Their departure marks the generational fallout from poor formation, as well as the seismic shifts in the broader culture — two issues that complicate the present campaign to reinvigorate parishes. 

 

‘Back in the Patristic Era’

“The Church has lost authority, and all you have left is persuasion,” O’Malley bluntly noted. 

“We are back in the Patristic era: You don’t have the structure of power to get you to do this — or else.” And that reality alters “the whole dynamic of working with young people, and that is my experience working with undergraduates at Notre Dame.”

At the same time, these experts highlight practical steps parish teams can take to boost the success of their outreach.

First, pastors must take a hard look at the “quality of the liturgies celebrated in the parish” and the religious formation on offer. Strengthening both, said O’Malley, will increase the likelihood that “worship is not going to be a passive experience.” 

And when parishioners make calls to those who have failed to return, they should avoid a “hard sell” and start by offering prayers and spiritual or practical support. 

People are hungry for “an authentic invitation, not a mass-produced video that says, ‘Come back!’” said Celluci. 

A group of parishioners can begin by reaching out to people they know but haven’t seen for a while, Celluci advised.

“Divvy up the names, and call them. It’s the holidays, and you want to check in with them, see how they are doing, and pray together.”

Parish teams should also become familiar with the U.S. bishops’ Eucharistic Revival, he said, as it provides an essential framework for driving and supporting parish outreach.

“Our people need to remember what a gift we have in the Eucharist,” he said. “It will sustain us through the challenges we face.”

 

Eucharistic Revival

Indeed, the stated goal of the Eucharistic Revival is that the entire Church will be “healed, formed, converted and unified … through an encounter with Jesus in the Eucharist” and then “sent out in mission for the life of the world.” 

And some bishops have been inspired by this vision to launch sweeping plans for evangelization that could transform local parishes and make them a spiritual destination for disaffected Catholics.

In Kansas City, Archbishop Joseph Naumann has endorsed the “Human Dignity Curriculum”  for public and private schools, while providing a strong initiative for families in need.

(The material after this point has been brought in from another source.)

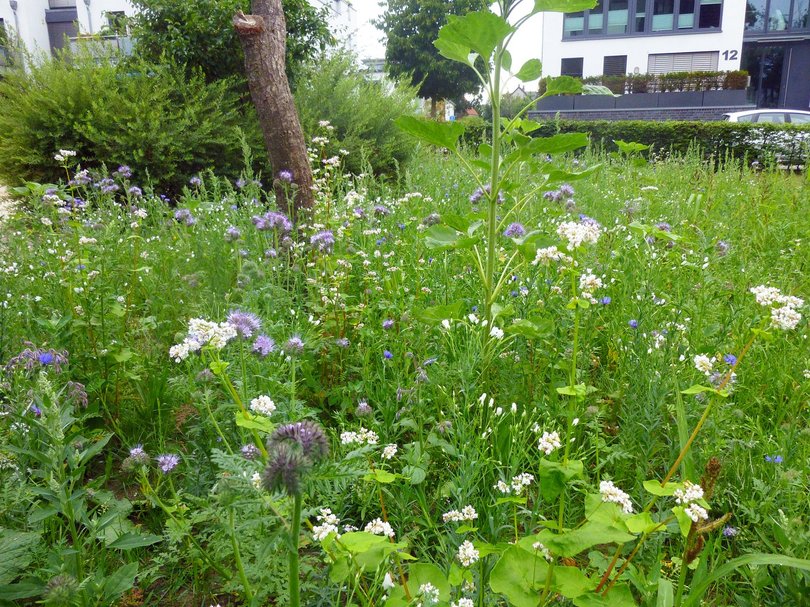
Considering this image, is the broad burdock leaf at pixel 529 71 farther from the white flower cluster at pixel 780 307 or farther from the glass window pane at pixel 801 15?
the glass window pane at pixel 801 15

The K-12 Human Dignity Curriculum, developed by World Youth Alliance, an organization dedicated to education and advocacy in defense of human dignity, targets at-risk youth who have struggled to recover from the damage inflicted by the pandemic lockdowns. The program is designed to inculcate a commitment to human freedom, the inalienable dignity and rights of every person, solidarity for the poor, and personal excellence.

The archdiocese has also rolled out a program of pastoral formation and accompaniment for couples seeking to improve their marriage and family life.

Nearby in Atchison, Kansas, Tory Baucum, director of Benedictine College’s Center for Family Life,  which serves the archdiocese, told the Register that the local Church had partnered with Communio to identify urgent concerns in the community and then build outreach to families looking for help.

The 10 participating parishes are training congregants to accompany these suffering families, who will be invited to a series of engaging events that provide a strong practical and spiritual foundation. 

“There is a way to love in truth, so couples actually grow closer together,” said Baucum. “We want to reach people on the periphery of the Church. They may be cohabitating and attending Mass infrequently, and they have never entered into the full power of the sacraments.”

The long-term plan, he said, is to get them into “some kind of formation that helps them experience the sacrament of marriage” and puts them on the path to weekly Mass. 

Thus far, he is heartened by the initial impact of this multiyear campaign.

“We did a family fall festival in one parish: 1,800 came,” he reported. “About a third were not part of the parish at all.”

“Each time we help them take a little step closer to the Church,” said Baucum. “This is the pathway to a New Evangelization.”